Prompt: Quote the entries word for word, starting at the very first line and ending at the line that contains "349 centimetres", with that line included.

━━━━━━━━━━━━━━━━━━━━━━━━━━━━━━

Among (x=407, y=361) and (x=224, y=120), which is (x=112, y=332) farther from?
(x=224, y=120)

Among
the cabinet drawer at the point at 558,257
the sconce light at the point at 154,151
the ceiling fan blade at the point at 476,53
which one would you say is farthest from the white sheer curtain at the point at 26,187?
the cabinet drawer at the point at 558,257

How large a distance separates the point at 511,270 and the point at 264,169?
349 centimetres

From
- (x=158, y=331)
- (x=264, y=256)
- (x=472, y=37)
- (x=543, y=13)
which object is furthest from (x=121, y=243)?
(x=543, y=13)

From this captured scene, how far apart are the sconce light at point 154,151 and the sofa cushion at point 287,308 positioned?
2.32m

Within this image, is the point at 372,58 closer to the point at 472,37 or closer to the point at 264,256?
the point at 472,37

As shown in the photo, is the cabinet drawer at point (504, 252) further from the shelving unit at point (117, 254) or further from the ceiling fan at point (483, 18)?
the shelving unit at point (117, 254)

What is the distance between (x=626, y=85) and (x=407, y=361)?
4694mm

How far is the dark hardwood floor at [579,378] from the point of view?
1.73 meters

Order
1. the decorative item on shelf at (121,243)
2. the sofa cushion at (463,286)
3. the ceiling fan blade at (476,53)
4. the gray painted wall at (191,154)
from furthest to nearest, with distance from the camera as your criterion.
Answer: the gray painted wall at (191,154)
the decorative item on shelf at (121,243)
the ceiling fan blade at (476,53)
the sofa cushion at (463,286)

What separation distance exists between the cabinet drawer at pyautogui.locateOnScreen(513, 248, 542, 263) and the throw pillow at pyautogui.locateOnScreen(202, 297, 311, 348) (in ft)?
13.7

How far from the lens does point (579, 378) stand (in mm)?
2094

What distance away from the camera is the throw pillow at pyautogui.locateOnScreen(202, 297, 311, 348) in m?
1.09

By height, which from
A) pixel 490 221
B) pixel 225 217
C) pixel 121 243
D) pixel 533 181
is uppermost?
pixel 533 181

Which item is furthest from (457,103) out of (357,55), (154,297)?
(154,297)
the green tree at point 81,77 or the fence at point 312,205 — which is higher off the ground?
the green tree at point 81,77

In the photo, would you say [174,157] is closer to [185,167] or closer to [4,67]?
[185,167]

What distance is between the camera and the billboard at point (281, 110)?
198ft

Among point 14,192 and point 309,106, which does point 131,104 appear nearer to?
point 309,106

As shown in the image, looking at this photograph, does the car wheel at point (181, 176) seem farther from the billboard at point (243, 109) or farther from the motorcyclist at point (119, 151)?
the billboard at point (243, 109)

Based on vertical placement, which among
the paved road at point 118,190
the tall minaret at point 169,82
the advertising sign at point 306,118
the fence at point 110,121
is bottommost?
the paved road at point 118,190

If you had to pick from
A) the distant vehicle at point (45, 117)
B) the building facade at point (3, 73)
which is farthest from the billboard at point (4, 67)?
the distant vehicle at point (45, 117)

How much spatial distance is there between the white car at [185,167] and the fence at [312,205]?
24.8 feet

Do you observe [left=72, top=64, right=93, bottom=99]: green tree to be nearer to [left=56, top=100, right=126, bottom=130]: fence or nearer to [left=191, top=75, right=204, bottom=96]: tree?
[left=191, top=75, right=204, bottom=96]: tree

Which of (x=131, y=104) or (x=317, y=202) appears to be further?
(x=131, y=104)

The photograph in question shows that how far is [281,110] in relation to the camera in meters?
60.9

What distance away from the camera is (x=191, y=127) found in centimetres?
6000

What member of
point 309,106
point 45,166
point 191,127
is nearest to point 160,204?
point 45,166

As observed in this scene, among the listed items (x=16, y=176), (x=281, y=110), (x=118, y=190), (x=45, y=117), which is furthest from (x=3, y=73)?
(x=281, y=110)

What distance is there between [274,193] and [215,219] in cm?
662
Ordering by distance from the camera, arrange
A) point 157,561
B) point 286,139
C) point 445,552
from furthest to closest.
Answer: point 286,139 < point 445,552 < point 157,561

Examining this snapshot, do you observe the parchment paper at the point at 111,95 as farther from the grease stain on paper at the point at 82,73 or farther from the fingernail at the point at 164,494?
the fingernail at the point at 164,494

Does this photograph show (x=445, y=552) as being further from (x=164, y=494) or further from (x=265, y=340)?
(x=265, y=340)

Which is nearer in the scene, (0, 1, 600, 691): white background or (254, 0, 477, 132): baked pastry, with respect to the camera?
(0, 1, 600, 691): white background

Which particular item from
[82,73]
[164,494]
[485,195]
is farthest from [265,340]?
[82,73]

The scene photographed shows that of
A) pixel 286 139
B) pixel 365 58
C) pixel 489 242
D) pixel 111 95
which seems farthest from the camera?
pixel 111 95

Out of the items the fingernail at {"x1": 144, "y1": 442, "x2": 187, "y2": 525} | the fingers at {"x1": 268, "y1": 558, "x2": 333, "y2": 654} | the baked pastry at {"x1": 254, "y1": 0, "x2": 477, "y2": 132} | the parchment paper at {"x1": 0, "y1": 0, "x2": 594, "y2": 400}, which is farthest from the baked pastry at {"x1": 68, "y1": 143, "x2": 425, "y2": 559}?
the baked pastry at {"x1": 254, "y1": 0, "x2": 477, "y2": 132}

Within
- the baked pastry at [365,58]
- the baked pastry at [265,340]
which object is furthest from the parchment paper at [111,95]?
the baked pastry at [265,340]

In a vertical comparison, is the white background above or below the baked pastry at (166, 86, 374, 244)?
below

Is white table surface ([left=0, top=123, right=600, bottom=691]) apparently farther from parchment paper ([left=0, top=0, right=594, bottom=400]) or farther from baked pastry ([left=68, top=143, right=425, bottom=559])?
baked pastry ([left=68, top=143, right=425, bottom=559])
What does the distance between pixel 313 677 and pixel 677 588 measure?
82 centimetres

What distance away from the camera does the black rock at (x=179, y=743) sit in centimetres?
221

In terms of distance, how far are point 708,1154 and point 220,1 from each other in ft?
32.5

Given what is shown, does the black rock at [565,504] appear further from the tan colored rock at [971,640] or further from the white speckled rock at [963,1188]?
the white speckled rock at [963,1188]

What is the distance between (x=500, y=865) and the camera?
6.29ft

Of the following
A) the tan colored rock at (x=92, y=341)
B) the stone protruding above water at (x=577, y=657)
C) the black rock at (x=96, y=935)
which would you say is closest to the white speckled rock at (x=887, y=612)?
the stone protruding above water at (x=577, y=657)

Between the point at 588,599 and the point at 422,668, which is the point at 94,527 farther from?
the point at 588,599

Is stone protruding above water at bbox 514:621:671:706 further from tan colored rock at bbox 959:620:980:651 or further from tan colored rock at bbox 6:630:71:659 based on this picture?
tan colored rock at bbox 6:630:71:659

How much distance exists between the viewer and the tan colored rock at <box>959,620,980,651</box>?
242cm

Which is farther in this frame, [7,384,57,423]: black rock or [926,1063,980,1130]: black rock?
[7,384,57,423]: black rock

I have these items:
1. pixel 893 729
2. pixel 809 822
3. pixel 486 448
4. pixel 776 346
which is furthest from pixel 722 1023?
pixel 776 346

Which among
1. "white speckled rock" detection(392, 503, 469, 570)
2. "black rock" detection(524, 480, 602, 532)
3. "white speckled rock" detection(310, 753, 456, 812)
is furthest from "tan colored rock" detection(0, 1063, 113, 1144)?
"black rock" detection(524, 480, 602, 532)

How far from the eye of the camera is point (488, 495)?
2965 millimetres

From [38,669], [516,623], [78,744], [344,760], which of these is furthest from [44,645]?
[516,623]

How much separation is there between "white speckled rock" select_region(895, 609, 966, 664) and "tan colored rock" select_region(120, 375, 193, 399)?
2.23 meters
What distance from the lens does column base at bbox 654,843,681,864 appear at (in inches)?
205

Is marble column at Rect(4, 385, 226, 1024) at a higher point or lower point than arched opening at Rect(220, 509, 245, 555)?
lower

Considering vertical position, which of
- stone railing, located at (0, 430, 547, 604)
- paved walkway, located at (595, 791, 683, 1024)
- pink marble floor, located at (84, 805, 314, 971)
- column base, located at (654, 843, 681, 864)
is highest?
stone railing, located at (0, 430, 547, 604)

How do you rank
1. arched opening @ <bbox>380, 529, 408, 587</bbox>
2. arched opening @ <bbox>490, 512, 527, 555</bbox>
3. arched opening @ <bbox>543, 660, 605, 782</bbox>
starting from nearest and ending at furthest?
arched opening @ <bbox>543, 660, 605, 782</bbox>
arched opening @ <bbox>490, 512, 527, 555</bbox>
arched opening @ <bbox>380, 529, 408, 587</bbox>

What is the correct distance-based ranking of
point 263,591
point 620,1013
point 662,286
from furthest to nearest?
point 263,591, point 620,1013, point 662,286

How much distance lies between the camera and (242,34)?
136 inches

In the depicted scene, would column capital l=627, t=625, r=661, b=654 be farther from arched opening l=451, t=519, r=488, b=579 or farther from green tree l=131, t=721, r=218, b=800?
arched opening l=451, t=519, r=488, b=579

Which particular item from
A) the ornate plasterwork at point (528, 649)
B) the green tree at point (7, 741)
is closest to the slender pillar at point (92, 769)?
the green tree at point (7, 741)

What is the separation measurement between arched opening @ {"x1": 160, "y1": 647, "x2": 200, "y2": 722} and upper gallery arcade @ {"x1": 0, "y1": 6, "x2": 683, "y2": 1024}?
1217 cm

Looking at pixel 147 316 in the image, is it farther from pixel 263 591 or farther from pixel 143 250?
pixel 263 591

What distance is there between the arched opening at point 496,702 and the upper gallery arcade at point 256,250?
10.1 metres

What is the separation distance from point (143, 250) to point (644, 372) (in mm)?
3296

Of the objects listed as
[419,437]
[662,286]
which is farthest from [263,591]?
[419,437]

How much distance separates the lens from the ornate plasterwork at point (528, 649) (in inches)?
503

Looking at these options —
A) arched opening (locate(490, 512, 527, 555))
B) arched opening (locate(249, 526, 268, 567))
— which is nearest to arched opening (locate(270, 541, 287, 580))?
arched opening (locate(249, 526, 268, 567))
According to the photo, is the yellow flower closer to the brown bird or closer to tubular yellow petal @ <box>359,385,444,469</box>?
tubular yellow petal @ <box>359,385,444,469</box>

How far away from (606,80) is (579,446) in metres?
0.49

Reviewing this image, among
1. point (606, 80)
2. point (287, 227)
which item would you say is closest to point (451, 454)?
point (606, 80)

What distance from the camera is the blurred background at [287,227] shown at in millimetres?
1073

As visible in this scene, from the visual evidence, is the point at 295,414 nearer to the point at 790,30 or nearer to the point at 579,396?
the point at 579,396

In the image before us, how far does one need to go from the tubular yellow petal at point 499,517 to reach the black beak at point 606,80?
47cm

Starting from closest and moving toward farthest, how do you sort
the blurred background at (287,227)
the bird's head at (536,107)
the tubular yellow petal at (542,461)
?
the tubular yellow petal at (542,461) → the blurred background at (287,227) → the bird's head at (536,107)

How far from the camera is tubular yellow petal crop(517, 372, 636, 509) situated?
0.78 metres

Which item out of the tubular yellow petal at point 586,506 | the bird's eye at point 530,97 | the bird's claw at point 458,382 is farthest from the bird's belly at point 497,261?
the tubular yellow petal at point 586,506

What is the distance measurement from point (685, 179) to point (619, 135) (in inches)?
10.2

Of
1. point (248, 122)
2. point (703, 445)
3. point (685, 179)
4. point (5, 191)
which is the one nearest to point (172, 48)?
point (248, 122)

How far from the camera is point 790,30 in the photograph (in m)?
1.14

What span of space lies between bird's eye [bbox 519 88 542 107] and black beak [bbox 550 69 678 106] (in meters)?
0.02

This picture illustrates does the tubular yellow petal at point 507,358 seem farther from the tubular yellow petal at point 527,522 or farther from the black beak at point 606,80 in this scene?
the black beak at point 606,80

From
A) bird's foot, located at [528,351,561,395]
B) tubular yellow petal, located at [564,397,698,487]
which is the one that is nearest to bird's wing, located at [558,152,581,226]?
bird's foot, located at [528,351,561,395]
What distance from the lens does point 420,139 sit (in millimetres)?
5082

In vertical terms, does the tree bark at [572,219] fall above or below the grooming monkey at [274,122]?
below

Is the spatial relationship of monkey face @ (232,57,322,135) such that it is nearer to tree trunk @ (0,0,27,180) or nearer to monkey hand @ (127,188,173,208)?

━━━━━━━━━━━━━━━━━━━━━━━━━━━━━━

Solution for this task:
Among (x=407, y=361) and (x=224, y=120), which is (x=112, y=332) farther from?
(x=224, y=120)

Among
the cabinet drawer at the point at 558,257
the sconce light at the point at 154,151
the ceiling fan blade at the point at 476,53
which one would you say is farthest from the white sheer curtain at the point at 26,187?
the cabinet drawer at the point at 558,257

How large a distance separates the point at 511,270 and the point at 264,169?
349 centimetres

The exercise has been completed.